Tuesday, February 13, 2007

Honey put on that party dress

Yesterday morning I drove across town, to the place where hillbillies and the like build plywood houses for refuge against the bustling demonicity of The City, to drop my car off for repairs. I wouldn’t have chosen this particular body shop had it not been for my last experience with bumper replacement. A year and a half ago I let the insurance agent suggest/coerce me into going to XYZ body shop, the body shop that is run by my ex-employer. This wouldn’t necessarily be a bad thing, except the last time I saw my old boss I was screaming Fuck You and other obscenities. I also might have mentioned his tight pants, and that he might want to take his miniscule dick that he so loved showing off and put it in his ass. I was having a very bad day. And he deserved it.

There was nothing so awkward as running headlong into the aforementioned previous employer, because even though we both smiled and shook hands, there is no doubt in my mind that while I was thinking Coked up fucktard he was thinking Raging bitchface. I crossed my fingers and prayed that my Honda came back with a recognizable paint color and intact upholstery. It did, but still. I figured it was best to be on the safe side this time around.
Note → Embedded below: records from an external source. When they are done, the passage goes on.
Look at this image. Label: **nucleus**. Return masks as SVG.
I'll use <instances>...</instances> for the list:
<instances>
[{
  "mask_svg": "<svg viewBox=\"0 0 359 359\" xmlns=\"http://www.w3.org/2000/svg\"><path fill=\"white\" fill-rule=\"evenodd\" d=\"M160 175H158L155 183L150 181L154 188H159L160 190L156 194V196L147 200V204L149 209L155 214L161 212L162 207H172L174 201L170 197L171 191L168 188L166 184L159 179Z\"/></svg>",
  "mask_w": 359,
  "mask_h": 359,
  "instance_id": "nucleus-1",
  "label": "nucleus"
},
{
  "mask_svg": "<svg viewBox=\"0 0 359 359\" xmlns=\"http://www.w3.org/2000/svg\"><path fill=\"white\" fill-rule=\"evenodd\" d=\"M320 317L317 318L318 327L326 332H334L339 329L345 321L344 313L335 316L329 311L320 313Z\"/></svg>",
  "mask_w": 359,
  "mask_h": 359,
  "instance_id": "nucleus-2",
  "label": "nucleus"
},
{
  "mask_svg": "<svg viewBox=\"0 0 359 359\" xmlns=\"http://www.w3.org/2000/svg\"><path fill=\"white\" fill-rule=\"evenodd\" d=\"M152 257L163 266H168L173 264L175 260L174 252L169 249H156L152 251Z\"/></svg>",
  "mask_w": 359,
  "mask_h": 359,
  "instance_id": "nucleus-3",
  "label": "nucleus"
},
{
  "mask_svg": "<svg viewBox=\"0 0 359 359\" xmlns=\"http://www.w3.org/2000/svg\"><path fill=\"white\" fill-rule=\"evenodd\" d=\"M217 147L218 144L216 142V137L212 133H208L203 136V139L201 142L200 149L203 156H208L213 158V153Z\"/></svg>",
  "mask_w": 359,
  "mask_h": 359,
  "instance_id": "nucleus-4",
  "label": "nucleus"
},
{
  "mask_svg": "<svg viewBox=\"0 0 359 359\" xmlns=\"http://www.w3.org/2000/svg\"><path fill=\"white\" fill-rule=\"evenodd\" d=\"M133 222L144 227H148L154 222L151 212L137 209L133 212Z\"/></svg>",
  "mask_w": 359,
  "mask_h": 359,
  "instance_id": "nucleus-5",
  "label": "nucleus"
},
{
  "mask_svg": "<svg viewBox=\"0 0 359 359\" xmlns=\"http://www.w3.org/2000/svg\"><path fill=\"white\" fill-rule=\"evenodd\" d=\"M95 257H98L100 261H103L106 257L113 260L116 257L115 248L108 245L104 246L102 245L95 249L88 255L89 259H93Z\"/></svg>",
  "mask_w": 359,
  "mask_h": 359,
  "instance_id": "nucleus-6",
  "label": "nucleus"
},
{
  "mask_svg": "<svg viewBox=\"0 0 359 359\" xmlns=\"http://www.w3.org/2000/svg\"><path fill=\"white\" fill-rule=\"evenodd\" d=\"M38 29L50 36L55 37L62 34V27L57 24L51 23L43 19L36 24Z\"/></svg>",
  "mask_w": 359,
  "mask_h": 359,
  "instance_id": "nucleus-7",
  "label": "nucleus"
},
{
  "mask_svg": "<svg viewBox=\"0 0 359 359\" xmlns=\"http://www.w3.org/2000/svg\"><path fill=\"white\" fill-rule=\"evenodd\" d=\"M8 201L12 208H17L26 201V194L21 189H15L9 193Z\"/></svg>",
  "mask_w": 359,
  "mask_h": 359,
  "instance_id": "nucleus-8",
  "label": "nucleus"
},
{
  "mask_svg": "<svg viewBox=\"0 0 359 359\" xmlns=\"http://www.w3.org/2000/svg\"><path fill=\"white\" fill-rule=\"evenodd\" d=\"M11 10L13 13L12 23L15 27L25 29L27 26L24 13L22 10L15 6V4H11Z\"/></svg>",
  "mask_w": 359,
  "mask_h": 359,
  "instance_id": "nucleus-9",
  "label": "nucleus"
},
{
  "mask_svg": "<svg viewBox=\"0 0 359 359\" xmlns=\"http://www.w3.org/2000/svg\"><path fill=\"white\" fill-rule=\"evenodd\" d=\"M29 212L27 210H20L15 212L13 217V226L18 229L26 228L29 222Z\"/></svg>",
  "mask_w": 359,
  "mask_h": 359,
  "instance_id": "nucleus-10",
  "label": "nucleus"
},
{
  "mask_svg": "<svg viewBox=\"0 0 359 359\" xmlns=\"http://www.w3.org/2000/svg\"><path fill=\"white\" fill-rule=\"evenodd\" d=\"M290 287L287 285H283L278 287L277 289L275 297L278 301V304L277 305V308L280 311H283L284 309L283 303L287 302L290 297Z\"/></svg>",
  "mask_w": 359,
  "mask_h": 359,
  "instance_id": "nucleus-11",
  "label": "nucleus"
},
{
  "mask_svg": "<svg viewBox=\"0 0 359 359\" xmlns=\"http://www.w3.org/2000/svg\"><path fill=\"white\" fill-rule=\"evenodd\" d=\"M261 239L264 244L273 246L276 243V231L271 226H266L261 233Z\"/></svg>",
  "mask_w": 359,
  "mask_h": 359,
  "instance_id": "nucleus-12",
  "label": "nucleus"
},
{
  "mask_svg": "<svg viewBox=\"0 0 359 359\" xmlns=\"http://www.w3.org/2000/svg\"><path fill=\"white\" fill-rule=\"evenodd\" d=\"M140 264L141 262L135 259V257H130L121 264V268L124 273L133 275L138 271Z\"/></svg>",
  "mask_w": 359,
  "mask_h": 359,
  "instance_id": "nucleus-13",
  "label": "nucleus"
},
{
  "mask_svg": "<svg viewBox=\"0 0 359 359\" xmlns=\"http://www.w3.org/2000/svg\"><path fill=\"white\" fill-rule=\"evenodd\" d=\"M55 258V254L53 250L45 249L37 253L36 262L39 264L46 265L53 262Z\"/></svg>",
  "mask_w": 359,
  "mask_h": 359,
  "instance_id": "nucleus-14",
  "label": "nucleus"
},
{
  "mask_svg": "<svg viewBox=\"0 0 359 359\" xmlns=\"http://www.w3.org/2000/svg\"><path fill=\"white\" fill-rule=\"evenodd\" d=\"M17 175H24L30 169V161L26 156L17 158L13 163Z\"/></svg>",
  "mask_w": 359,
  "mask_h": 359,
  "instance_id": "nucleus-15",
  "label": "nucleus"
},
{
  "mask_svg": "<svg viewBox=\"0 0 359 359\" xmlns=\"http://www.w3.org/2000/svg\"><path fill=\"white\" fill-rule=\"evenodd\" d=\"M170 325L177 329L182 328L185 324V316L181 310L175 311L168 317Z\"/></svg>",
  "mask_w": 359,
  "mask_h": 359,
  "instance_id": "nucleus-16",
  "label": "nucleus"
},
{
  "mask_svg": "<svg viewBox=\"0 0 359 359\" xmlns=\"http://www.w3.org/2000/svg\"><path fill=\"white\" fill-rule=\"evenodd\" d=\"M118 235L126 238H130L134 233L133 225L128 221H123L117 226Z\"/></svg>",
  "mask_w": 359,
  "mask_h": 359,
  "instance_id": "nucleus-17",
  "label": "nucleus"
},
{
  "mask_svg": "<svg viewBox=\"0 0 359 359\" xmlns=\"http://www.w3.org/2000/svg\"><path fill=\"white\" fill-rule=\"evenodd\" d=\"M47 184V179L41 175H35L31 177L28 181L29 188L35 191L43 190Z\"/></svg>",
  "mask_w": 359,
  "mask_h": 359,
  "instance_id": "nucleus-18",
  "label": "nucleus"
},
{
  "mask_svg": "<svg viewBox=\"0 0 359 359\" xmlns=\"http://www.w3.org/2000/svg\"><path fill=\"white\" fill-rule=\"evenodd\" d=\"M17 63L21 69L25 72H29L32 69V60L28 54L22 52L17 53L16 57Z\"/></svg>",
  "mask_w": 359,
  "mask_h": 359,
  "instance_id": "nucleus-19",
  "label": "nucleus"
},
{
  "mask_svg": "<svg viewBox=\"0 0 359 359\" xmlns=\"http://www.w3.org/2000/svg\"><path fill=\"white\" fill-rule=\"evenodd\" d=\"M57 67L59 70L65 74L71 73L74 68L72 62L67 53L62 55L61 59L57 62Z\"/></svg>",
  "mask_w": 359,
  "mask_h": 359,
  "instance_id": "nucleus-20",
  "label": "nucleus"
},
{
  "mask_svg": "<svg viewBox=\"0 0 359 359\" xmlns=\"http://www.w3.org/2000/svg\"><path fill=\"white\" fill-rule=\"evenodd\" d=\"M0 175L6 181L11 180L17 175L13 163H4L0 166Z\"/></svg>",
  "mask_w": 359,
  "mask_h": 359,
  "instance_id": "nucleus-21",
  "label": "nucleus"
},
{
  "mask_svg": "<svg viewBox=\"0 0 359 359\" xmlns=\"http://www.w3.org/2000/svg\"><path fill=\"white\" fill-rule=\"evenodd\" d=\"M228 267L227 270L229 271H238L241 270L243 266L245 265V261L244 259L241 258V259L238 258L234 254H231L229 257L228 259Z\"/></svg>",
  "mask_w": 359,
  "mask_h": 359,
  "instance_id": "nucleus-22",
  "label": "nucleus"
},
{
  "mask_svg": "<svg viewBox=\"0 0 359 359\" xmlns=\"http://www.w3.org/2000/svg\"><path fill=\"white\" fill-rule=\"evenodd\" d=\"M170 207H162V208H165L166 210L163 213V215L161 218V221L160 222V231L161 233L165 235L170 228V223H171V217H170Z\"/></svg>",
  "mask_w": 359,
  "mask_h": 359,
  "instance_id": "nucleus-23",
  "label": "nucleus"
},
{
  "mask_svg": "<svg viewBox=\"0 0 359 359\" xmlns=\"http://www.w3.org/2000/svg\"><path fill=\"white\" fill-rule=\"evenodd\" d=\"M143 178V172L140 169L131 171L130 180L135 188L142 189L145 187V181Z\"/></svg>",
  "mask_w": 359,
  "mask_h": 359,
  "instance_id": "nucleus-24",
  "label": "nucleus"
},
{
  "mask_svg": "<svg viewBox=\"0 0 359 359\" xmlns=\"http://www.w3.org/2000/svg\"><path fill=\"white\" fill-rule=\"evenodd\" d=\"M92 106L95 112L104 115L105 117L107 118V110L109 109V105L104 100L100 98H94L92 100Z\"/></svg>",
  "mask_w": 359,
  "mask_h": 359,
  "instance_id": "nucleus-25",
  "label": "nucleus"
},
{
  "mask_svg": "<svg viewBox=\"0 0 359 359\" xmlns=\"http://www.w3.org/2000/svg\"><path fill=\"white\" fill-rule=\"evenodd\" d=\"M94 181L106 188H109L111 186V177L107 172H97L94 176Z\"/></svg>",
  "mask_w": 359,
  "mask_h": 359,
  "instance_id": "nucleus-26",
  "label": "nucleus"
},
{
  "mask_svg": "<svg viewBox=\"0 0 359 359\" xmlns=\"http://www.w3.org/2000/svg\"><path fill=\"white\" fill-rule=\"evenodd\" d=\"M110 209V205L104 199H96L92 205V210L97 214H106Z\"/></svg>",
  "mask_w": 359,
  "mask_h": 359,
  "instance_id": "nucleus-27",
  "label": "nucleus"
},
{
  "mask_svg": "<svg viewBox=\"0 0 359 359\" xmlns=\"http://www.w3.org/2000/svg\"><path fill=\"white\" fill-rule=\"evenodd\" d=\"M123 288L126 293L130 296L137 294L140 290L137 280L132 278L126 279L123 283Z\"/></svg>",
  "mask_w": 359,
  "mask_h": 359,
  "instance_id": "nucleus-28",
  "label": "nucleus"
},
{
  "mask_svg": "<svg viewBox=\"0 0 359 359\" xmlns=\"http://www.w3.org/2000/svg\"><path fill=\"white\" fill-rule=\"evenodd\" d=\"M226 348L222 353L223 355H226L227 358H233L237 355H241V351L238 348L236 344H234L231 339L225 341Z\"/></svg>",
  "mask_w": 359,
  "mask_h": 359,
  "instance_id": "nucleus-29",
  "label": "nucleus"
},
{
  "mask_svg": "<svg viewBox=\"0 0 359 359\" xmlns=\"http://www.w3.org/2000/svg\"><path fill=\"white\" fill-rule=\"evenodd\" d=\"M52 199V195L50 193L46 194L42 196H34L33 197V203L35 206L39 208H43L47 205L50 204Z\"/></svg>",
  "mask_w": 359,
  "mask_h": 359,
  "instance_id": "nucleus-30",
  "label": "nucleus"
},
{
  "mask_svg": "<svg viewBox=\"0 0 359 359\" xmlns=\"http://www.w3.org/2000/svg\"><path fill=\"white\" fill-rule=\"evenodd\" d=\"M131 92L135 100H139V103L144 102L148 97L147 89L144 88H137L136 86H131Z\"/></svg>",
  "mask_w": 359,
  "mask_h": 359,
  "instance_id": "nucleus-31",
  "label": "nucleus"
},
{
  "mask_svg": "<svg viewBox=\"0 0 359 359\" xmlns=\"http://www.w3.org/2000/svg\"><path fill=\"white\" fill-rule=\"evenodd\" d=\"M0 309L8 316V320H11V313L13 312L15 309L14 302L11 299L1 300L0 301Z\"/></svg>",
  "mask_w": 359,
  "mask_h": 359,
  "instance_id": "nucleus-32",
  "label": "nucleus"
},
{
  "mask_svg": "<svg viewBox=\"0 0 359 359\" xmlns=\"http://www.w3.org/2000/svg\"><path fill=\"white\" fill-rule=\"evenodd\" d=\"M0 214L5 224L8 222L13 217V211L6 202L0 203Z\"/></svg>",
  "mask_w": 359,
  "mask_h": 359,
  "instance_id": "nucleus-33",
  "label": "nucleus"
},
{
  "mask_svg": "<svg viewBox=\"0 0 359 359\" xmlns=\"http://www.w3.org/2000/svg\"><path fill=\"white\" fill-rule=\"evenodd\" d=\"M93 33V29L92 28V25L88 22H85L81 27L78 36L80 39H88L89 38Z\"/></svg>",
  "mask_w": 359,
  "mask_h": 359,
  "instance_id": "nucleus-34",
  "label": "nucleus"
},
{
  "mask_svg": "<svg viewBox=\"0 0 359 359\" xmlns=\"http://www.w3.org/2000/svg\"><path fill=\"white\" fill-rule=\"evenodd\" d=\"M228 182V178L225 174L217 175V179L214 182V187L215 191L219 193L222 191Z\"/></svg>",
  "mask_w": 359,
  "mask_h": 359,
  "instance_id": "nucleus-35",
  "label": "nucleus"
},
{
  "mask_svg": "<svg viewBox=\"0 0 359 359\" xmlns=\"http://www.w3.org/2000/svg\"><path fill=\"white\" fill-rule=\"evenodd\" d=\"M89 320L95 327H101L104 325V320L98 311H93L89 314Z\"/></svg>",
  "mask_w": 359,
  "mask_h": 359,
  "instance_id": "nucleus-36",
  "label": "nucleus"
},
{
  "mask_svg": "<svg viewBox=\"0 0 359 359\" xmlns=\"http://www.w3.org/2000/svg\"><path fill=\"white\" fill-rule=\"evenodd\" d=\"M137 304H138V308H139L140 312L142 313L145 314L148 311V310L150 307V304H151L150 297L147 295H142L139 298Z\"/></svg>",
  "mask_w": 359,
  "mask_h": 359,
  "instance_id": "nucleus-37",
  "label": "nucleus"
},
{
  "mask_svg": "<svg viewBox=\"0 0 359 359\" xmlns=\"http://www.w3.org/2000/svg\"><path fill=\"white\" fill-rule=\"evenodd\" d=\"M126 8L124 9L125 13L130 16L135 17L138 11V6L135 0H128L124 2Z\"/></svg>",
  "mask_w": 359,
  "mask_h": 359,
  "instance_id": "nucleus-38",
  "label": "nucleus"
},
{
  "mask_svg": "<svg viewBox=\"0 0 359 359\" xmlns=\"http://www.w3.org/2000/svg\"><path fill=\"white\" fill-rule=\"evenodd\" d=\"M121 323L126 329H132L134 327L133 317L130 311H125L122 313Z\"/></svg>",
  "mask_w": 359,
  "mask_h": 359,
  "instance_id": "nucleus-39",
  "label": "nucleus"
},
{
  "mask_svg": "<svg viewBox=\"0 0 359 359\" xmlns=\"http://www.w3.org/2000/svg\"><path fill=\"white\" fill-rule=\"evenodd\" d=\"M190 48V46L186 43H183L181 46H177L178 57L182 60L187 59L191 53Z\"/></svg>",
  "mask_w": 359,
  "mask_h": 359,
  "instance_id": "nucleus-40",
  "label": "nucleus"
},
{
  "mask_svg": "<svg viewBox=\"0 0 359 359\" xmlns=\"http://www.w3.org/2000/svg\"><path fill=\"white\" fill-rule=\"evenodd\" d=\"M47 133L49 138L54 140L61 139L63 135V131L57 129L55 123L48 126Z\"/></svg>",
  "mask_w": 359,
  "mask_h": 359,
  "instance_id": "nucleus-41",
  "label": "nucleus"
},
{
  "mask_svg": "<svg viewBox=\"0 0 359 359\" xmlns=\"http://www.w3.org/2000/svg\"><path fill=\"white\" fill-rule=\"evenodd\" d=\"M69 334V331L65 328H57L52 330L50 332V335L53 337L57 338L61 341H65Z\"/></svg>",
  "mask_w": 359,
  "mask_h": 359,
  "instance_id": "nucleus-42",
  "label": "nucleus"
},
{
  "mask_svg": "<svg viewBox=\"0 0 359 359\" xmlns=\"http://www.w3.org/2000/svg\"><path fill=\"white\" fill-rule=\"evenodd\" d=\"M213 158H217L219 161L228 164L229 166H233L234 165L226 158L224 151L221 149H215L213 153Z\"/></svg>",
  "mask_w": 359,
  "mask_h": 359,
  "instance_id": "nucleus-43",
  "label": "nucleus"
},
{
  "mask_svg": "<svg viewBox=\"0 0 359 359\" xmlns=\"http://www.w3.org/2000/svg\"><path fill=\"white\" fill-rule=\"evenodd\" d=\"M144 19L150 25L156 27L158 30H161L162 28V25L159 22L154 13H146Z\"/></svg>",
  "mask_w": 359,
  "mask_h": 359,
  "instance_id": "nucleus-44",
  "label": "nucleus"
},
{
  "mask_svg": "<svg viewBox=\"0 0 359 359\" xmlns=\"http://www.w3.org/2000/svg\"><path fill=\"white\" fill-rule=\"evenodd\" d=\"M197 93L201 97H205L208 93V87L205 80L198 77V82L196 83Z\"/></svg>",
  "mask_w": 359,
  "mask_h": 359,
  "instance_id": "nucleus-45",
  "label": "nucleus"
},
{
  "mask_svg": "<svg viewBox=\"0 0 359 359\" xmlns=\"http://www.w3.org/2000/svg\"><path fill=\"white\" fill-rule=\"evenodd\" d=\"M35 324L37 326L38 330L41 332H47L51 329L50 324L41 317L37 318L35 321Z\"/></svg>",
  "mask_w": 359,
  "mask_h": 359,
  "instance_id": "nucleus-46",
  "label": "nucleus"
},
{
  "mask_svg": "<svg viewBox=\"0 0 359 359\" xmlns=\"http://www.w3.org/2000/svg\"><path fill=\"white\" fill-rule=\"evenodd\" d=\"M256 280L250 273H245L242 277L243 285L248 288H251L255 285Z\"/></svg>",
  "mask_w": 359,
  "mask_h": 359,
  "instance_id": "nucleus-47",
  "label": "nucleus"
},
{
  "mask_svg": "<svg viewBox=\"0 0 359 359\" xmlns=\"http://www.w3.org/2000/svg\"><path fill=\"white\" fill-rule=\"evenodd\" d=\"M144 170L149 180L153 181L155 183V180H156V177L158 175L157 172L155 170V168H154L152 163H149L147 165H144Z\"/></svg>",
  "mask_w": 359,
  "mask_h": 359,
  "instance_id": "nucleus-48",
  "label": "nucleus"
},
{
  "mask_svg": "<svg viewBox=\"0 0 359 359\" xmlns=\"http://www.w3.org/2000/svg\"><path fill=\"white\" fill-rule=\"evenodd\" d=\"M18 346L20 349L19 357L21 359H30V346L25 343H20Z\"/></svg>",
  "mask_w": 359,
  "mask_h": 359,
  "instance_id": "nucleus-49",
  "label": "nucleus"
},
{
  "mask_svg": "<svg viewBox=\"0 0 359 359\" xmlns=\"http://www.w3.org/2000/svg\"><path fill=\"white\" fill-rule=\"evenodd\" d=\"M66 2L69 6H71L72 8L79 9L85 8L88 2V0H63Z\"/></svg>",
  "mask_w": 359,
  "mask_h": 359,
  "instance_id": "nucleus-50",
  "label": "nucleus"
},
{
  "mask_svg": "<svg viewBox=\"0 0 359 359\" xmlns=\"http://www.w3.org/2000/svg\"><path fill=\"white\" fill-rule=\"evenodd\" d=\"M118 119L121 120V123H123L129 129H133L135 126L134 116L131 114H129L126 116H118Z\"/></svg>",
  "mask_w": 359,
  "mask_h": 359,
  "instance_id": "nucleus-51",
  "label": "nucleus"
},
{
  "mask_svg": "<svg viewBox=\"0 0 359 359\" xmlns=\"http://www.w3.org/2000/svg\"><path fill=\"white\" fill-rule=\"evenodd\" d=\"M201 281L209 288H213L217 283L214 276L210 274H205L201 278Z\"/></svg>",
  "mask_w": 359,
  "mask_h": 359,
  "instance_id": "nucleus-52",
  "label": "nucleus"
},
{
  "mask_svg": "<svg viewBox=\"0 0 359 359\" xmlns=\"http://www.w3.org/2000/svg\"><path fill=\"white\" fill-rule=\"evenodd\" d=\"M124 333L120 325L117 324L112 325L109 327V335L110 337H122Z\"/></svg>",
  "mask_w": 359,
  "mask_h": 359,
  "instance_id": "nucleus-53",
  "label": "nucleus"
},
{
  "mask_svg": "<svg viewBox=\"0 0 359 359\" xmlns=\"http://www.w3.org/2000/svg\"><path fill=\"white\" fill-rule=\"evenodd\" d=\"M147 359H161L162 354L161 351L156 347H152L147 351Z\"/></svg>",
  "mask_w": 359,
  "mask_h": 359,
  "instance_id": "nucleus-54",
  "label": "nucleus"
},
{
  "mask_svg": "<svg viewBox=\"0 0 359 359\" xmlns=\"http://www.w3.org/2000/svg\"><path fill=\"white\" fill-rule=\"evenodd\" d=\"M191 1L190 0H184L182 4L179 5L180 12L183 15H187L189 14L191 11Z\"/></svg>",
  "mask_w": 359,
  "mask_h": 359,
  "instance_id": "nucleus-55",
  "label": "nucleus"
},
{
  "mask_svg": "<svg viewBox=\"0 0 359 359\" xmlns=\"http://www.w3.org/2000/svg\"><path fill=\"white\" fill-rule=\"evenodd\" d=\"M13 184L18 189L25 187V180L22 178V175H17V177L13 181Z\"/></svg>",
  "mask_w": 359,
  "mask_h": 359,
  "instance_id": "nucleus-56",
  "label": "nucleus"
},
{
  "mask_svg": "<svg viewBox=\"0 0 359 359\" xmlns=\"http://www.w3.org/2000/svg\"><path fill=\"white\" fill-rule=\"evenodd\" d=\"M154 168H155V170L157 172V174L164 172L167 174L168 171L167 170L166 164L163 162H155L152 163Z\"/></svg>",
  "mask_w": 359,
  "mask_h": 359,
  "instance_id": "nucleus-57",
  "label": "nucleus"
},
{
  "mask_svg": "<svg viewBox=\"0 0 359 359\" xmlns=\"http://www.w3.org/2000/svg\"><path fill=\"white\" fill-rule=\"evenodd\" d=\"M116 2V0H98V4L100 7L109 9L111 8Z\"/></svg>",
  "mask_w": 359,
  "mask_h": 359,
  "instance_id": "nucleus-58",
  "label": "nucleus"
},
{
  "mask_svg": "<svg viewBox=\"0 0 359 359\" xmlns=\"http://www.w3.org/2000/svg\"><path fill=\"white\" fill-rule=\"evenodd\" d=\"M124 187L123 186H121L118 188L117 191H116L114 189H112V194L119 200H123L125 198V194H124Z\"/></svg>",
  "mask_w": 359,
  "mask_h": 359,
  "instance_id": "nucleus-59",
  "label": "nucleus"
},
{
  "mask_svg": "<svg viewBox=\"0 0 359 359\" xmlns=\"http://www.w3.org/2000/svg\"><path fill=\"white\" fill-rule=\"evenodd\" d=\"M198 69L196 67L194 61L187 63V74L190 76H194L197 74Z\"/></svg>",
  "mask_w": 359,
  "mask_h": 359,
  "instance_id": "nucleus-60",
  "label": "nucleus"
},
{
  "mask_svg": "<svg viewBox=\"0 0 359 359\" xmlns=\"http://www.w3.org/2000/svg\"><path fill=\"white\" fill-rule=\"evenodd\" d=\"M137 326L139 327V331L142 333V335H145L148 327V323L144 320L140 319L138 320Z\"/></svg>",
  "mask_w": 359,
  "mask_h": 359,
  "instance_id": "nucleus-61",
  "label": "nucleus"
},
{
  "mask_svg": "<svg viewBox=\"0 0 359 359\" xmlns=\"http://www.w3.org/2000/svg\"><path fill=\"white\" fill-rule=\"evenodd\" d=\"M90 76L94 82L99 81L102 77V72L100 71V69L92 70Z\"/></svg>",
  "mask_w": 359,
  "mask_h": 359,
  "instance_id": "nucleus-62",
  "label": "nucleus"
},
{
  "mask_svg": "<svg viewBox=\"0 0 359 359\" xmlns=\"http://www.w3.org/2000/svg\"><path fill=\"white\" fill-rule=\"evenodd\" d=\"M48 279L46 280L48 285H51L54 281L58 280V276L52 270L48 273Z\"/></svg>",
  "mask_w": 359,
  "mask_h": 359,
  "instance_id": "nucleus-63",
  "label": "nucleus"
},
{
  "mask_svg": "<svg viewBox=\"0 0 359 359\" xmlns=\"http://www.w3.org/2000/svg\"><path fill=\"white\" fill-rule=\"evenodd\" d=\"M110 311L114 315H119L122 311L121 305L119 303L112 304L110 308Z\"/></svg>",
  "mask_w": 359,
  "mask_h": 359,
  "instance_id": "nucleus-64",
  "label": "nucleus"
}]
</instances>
Which is how I ended up among the cast of Deliverance in bumfuck Little Rock, waiting patiently in their trailer-turned-waiting room for Enterprise to make good on their commercials. Twenty minutes later I was greeted by Joe, my friendly car rental representative. Joe had obviously had a hard life, one that involved a lack of teeth-brushing and a possible head trauma.

During the fifteen minute drive back into town I was serenaded with none other than Joe’s highly deviated septum. I kept wondering if it was possible that he just couldn’t hear it, that steady stream of whistling air bringing oxygen to his ancient bloodstream and expelling germ-tainted nose breath into the confines of the vehicle. But there was no way possible, no way in hell, that he was oblivious to the ceaseless sound. People thirty miles away were turning their heads to the side and asking each other, “What’s that sound? Is it the wind?” NO. It’s just Joe and his whistling nose.

Joe also liked to make small talk, whereas I am much averse to the stuff. I thought I had finished with my polite overtures when I climbed into the van and nodded politely, asking him about his day. He responded in kind and we settled into, what I thought, was a peaceful silence. It’s a long drive back to town and there’s only so much chitchatting a girl can handle. But Joe wanted to make comments on everything, from the silvery purple color of a Cadillac to the possible conspiracy of five white sedans in a row on the interstate. He intimated that the sedans were probably with the FBI and on their way to some secret rendezvous. Only when Joe said it, it came out as randy-voos.

About halfway through the journey, Joe turned to me and asked if I was sulking. He thought he’d heard me sighing at some point and had probably mistaken my unconscious verbal expression of annoyance with general sulkiness. I haven no idea how he heard it over the 1820 Overture playing steadily from his nostrils, but he merely nodded his head sagely and asked how long she’d been hurt.

It took me a good five seconds to respond. And five seconds is a damn long time for car silence when someone is paying no attention to interstate and waiting breathlessly for your response. Only I hadn’t the damndest of clues what he was talking about. A ‘she’ had been hurt? And I knew about it?

Then I realized he was talking about my car, with its bumper hanging pathetically from the rear driver side. My car was a ‘she.’ This was news. So I told him it had been a week since the accident and ‘she’ would be fine. But of course Joe couldn’t leave it at that, he had to regale me with stories of his vehicularly challenged wife and her propensity to wreck his brand new truck, over and over and over.

To which my only response was, “Perhaps you should stop handing her the keys.”

4 comments:

Anonymous said...

hahah...Arkansas...that sounds even better than bumfuck Louisiana...I dunno...hillbillies v. bayou folk...that's a tough call.

Carl from L.A. said...

Too many awkward situations have taught me not to be nasty to anyone because you never know when you are going to see them again.

Anonymous said...

you are freaking good Birdie. At this writing shite.

Barry S. said...

Never can get too many stories of nose whistling. That, and flatulence.